Жизнь у Полины Абрамовны, как в песне «Ой, полным-полна моя коробушка». Холодильник ломится, в серванте стекло чешское, ковёр, как в старой квартире на Фурцевой, четыре русских канала по телевизору, подруги любимые, занятия по интересам, и главное – кавалер, брюнет белозубый итальянских кровей – рояль фирмы Фациоли. Блестит, ни пылинки на его полированной поверхности – результат её заботы о нём.
К сожалению, союз с итальянцем длился недолго… Разлучили злые люди. А как старалась! Если и сбивалась, то переигрывала заново и погромче, как бы извиняясь. Люди дверью в зал туда-сюда хлопают, заглядывают, руками машут, улыбаются. «Нравится! Громче просят!» – радовалась Полина Абрамовна и давай по клавишам пуще прежнего. Головой трясёт, аппарат слуховой падает, сняла – без него даже лучше.
Ван Людвиг глухой был, а какую музыку сочинил, и я справлюсь – у меня репэртуар попроще.
Как же я хорошо отыграла сегодня!
Взволнованная, она долго не могла уснуть. Под утро Полину Абрамовну сморило.
К ней подошёл Фабрицио – маэстро, загорелый высокий брюнет с тонким лицом, обрамлённым тронутыми сединой баками. Элегантный, как рояль!
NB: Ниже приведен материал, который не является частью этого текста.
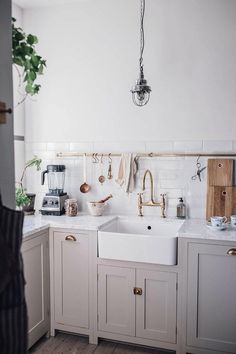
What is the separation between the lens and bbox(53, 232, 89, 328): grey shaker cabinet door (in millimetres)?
2467

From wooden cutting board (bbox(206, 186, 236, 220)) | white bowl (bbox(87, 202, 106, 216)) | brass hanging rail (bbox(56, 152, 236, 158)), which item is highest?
brass hanging rail (bbox(56, 152, 236, 158))

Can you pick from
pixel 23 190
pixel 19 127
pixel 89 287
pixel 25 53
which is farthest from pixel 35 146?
pixel 25 53

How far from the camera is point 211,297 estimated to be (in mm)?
2197

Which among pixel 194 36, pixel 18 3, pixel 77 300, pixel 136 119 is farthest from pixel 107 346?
pixel 18 3

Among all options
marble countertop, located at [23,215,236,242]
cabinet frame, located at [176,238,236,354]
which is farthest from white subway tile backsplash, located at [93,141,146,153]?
cabinet frame, located at [176,238,236,354]

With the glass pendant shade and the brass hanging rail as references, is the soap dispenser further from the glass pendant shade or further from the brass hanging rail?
the glass pendant shade

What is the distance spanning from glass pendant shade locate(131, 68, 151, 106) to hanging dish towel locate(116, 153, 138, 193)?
17.1 inches

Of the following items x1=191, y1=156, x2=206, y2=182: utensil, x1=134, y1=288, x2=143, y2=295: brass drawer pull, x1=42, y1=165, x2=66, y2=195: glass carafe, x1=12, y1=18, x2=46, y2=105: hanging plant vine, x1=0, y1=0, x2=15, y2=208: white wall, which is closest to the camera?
x1=0, y1=0, x2=15, y2=208: white wall

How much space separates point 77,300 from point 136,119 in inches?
58.2

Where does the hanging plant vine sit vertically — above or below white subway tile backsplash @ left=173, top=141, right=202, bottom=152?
above

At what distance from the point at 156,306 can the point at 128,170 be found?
3.46ft

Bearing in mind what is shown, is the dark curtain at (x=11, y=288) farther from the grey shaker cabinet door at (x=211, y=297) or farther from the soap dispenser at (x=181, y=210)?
the soap dispenser at (x=181, y=210)

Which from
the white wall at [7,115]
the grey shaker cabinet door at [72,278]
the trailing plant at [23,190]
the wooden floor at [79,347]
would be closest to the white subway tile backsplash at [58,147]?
the trailing plant at [23,190]

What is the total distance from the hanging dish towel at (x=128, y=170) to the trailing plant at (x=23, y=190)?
0.74 metres
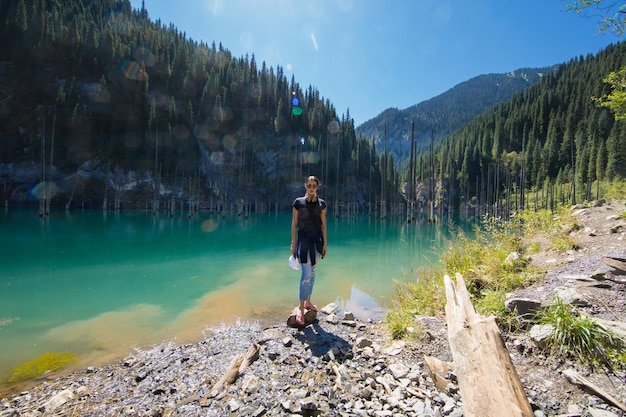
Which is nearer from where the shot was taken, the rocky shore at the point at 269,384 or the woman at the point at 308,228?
the rocky shore at the point at 269,384

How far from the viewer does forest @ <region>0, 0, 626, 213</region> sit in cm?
5775

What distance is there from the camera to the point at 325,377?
352 cm

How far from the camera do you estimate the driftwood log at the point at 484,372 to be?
196 centimetres

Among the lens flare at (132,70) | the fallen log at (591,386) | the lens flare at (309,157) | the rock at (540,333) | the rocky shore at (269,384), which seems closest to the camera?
the fallen log at (591,386)

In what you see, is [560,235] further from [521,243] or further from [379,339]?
[379,339]

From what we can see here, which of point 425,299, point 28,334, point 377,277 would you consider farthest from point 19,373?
point 377,277

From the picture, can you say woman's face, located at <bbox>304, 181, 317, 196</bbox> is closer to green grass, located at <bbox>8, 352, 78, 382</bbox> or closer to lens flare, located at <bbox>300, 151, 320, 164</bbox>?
green grass, located at <bbox>8, 352, 78, 382</bbox>

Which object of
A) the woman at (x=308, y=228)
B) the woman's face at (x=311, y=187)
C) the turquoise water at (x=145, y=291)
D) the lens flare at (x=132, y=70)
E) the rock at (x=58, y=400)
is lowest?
the turquoise water at (x=145, y=291)

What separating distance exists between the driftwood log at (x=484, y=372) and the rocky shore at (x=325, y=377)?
0.37 feet

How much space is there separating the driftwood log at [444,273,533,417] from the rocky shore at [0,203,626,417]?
0.11 m

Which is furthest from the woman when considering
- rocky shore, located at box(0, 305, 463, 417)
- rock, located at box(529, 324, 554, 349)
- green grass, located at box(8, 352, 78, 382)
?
green grass, located at box(8, 352, 78, 382)

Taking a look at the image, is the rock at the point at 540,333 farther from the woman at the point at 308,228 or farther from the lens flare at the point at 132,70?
the lens flare at the point at 132,70

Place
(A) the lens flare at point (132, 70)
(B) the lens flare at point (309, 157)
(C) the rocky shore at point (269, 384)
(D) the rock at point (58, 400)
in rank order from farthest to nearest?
1. (B) the lens flare at point (309, 157)
2. (A) the lens flare at point (132, 70)
3. (D) the rock at point (58, 400)
4. (C) the rocky shore at point (269, 384)

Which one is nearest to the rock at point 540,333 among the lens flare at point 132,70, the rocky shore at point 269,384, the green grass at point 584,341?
the green grass at point 584,341
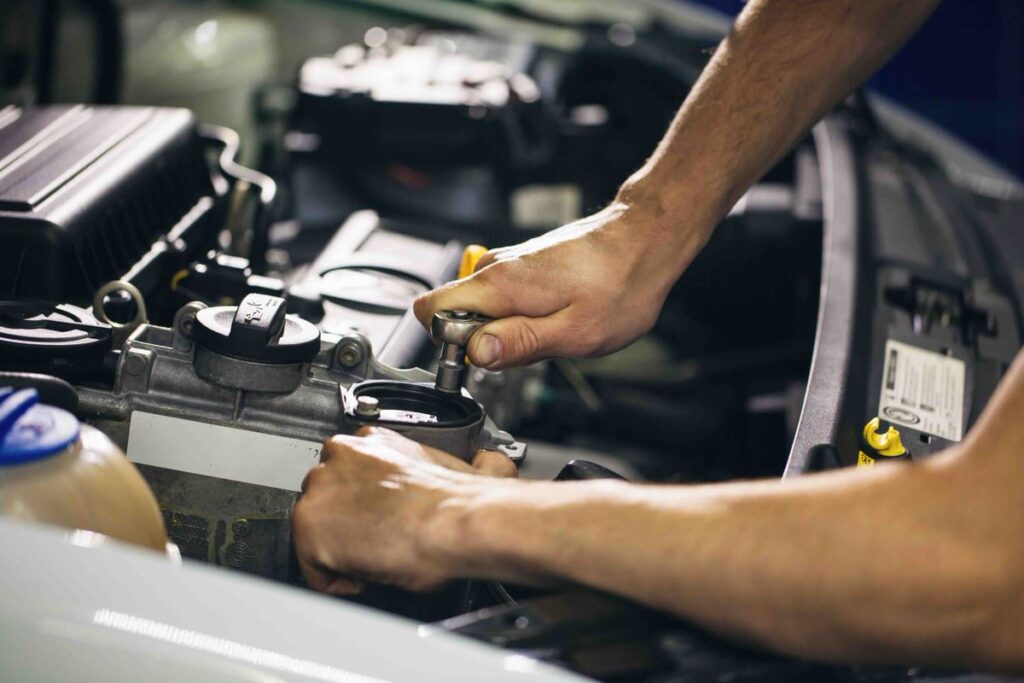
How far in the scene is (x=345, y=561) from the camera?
77 centimetres

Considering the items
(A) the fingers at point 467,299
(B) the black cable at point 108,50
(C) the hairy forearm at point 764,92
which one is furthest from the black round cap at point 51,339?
(B) the black cable at point 108,50

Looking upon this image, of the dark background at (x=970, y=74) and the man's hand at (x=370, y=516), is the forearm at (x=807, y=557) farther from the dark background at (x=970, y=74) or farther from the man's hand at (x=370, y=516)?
the dark background at (x=970, y=74)

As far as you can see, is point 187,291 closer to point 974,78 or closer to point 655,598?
point 655,598

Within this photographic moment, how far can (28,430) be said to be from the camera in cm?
68

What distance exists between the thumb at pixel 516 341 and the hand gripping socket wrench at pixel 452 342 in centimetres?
1

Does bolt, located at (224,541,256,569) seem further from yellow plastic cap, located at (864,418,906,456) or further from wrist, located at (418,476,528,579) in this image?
yellow plastic cap, located at (864,418,906,456)

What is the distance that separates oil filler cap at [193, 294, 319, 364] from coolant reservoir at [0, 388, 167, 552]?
0.60ft

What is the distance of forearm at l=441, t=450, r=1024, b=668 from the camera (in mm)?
629

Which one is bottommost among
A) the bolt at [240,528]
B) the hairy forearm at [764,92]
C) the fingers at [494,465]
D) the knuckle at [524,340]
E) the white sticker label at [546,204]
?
the white sticker label at [546,204]

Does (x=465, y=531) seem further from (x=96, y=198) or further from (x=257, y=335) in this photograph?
(x=96, y=198)

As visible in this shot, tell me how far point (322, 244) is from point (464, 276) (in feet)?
2.27

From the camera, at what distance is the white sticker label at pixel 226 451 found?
926mm

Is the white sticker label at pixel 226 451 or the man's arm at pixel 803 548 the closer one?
the man's arm at pixel 803 548

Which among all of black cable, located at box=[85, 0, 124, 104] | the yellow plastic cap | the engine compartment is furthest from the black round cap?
black cable, located at box=[85, 0, 124, 104]
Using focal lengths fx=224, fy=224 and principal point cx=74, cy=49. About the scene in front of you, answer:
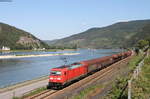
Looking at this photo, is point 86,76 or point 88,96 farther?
point 86,76

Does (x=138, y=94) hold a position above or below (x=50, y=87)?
above

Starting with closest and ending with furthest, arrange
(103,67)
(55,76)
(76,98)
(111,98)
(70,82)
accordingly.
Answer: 1. (111,98)
2. (76,98)
3. (55,76)
4. (70,82)
5. (103,67)

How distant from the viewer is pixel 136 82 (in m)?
18.0

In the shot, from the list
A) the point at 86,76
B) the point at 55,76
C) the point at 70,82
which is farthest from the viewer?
the point at 86,76

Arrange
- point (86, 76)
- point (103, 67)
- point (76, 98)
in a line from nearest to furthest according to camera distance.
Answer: point (76, 98)
point (86, 76)
point (103, 67)

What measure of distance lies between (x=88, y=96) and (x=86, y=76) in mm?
18173

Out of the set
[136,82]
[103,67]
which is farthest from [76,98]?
[103,67]

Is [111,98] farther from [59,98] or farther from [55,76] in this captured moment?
[55,76]

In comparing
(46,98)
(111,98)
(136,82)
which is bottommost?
(46,98)

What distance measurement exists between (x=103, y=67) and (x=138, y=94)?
39.5 m

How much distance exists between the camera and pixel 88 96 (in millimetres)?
21438

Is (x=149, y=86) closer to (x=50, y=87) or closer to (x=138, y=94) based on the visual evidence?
(x=138, y=94)

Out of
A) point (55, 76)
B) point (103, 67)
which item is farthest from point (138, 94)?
point (103, 67)

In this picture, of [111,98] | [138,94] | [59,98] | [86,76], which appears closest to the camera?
[138,94]
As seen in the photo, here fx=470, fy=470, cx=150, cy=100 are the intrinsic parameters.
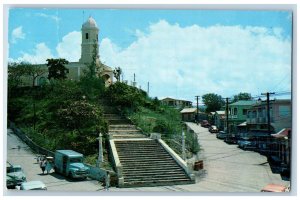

Он взял её за руку и под аплодисменты проводил к инструменту. В зале был аншлаг. Полина Абрамовна заиграла арию Тореадора. О, как божественно он пел! Если есть счастье – это оно! Как ни любила Володю, а к Фабрицио ушла бы без сомнений.
Последний аккорд, овации, цветы летят на сцену. Восторг переполняет Полину, и в этот момент из-за занавеса вылез палец и погрозил ей.
«Вовка!»
Полина проснулась. Она изменила ему с Фабрицио. Точно знала, что изменила. И ей, о Господи, не стыдно! Как же так?! И откуда этот Фабрицио взялся? И имя-то странное, сроду ни о каких Фабрицио она не слышала. Полина Абрамовна ещё какое-то время лежала в кровати, обдумывая случившееся.
Позавтракав, «побежала», стуча ходунками – не терпелось прикоснуться к клавишам, ощутить полноту жизни. Дёрнула за ручку, а вход закрыт.
Оказалось, вчера просили её играть не громче, а тише. Администрация скорбно уведомила: «Вынуждены ограничить ваше время игры на фортепиано субботой и воскресеньем с часу до двух, и то – если нет других мероприятий».
«Они мне сделали О’рэвуар!», – подытожила Полина Абрамовна, продемонстрировав знание школьного французского.
Полина Абрамовна втащила ходунки в квартиру.
– Лапа, Лапа, я тебе гостинчик принесла, кис-кис-кис… Из комнаты лениво вышла миниатюрная киса. Её можно было принять за котёнка – скромный размер, пожалуй, единственное, что было примечательного в питомице.
– Лапочка моя, девочка моя… дай тебя поцелую, – но наклониться к кошке, а тем более взять её на руки Полине Абрамовне было не под силу.
Она тяжело опустилась на диван. Вот уж точно в ногах правды нет!
После того как ей ограничили доступ к роялю, настроение часто портилось. То голова болела, то ногу тянуло, то руку… То понос, то золотуха, прости Господи.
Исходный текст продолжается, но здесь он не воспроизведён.